Given data ▸
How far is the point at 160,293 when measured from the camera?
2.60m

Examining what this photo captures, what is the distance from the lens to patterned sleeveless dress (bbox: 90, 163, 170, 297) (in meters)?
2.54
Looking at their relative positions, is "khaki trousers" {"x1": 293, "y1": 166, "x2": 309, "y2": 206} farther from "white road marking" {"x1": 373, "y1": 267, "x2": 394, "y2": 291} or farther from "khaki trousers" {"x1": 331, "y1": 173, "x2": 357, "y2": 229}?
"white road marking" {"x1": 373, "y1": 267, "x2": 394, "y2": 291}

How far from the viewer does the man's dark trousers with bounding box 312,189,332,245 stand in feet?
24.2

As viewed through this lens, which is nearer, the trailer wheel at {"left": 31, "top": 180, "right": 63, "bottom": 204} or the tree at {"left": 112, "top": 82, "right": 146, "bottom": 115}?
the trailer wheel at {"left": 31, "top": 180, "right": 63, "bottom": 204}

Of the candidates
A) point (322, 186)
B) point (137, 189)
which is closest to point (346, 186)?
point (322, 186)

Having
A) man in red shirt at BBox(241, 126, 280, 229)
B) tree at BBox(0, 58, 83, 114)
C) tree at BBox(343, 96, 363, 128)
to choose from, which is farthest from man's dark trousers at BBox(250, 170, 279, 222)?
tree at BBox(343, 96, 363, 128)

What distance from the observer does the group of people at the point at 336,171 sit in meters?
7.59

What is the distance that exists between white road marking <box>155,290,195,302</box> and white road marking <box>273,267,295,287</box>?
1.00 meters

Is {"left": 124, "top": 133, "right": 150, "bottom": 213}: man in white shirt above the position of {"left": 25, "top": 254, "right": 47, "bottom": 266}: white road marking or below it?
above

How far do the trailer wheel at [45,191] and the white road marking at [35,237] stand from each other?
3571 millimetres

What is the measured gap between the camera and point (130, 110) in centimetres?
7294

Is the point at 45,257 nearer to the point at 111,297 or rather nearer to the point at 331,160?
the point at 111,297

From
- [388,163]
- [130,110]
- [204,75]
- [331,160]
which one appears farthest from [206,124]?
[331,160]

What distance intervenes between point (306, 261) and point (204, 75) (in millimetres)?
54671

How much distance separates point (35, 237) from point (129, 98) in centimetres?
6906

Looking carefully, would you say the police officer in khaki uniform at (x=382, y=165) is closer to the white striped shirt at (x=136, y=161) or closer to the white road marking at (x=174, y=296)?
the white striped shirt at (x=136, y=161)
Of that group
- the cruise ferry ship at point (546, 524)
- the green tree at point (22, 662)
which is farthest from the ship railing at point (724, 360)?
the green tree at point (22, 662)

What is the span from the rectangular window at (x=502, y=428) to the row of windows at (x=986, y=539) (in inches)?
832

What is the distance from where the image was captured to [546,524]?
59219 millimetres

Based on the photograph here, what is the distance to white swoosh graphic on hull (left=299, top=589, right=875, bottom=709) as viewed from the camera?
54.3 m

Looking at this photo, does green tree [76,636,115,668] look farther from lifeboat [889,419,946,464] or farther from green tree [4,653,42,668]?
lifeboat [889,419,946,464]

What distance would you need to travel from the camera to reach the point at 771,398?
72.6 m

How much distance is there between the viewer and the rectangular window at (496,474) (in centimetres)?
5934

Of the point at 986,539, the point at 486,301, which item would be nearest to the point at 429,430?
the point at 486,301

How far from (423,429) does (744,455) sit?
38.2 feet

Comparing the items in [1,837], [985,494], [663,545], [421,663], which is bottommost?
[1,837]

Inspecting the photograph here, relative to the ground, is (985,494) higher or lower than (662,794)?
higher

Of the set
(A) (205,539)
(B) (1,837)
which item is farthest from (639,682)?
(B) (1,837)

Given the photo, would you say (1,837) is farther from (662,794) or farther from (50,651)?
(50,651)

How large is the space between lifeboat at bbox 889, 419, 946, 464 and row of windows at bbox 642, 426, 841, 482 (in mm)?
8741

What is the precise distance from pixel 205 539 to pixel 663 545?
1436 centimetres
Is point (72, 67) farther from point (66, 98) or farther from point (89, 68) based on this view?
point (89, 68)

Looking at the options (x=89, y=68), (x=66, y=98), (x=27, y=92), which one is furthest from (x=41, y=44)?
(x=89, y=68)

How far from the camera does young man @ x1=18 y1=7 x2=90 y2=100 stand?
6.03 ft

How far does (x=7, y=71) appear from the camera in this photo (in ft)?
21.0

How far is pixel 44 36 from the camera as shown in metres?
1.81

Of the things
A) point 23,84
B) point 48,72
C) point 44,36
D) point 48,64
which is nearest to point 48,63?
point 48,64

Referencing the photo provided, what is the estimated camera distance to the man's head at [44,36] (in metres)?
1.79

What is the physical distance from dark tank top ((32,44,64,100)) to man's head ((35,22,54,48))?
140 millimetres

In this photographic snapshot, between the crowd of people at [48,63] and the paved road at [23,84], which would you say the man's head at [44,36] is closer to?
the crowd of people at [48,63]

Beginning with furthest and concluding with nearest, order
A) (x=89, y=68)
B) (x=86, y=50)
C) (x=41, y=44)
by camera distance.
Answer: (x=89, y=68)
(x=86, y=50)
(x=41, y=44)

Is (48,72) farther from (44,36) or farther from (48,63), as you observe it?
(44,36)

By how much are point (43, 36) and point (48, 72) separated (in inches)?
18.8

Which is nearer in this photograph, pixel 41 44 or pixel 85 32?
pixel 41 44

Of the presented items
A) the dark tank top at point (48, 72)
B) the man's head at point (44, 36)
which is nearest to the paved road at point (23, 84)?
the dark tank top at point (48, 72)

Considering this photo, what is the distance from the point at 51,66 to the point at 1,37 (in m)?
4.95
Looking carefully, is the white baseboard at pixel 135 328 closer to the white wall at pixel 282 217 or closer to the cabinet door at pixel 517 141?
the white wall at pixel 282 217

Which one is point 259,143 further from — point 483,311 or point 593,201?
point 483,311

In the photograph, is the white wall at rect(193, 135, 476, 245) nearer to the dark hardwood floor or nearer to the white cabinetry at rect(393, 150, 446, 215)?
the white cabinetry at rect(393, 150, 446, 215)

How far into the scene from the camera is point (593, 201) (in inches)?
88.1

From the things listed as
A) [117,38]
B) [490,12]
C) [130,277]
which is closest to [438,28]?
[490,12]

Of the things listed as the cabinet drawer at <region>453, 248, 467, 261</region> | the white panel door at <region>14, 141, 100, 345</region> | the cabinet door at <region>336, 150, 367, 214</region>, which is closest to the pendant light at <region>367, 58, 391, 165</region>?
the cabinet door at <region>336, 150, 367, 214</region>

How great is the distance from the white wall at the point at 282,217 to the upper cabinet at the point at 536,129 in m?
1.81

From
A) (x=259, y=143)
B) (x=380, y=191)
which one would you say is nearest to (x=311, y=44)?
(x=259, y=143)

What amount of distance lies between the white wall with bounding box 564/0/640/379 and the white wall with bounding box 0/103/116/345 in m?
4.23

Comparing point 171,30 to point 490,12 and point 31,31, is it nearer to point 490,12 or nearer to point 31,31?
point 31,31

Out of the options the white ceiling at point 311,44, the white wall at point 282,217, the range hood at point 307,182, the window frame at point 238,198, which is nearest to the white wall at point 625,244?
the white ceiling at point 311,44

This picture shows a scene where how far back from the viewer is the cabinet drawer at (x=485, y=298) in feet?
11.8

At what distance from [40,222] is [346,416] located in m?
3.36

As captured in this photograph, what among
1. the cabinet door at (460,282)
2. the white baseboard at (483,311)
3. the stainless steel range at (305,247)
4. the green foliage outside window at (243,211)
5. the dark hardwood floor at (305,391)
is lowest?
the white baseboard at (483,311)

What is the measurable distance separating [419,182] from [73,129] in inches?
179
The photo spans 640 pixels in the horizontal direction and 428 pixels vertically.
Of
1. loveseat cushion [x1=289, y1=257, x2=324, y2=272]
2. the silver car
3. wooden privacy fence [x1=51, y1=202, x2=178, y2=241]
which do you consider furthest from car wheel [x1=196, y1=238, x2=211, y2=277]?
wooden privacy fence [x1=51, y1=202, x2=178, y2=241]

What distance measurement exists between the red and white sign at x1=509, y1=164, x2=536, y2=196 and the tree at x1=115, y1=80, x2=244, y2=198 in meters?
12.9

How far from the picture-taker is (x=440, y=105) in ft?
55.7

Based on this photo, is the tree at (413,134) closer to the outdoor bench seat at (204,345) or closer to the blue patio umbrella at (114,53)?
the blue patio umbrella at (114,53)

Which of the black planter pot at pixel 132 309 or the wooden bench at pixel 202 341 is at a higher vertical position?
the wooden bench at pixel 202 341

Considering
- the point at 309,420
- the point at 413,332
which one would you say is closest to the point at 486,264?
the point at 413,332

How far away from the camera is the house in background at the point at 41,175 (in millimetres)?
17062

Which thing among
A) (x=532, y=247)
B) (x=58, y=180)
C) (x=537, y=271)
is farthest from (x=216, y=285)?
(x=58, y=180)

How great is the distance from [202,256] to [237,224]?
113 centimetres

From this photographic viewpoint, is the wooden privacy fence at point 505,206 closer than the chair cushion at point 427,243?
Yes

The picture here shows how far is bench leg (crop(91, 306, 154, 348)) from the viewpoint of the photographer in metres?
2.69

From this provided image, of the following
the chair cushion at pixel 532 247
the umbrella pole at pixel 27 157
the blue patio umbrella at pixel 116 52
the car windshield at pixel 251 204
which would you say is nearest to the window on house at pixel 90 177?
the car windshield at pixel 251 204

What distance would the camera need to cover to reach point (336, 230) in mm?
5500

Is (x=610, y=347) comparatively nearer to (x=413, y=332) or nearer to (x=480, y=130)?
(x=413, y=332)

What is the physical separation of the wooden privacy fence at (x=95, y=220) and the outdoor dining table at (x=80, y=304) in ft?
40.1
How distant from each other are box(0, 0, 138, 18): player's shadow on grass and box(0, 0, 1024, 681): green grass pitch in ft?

What the task asks ▸
Give again only the lines starting at the one that contains "The picture here" and running to the end of the data.

Task answer ▸
The picture here shows how far is bench leg (crop(91, 306, 154, 348)) from the viewpoint of the photographer in metres?
2.69

From this provided image, of the following
the chair cushion at pixel 532 247
the umbrella pole at pixel 27 157
the blue patio umbrella at pixel 116 52
the car windshield at pixel 251 204
which would you say is nearest to the window on house at pixel 90 177?
the car windshield at pixel 251 204

What distance would the camera need to cover to reach point (336, 230) in mm?
5500

Is (x=610, y=347) comparatively nearer to (x=413, y=332) or nearer to (x=480, y=130)?
(x=413, y=332)

What is the physical separation of the wooden privacy fence at (x=95, y=220) and the outdoor dining table at (x=80, y=304) in ft?
40.1
How distant from each other are box(0, 0, 138, 18): player's shadow on grass and box(0, 0, 1024, 681): green grass pitch in ft?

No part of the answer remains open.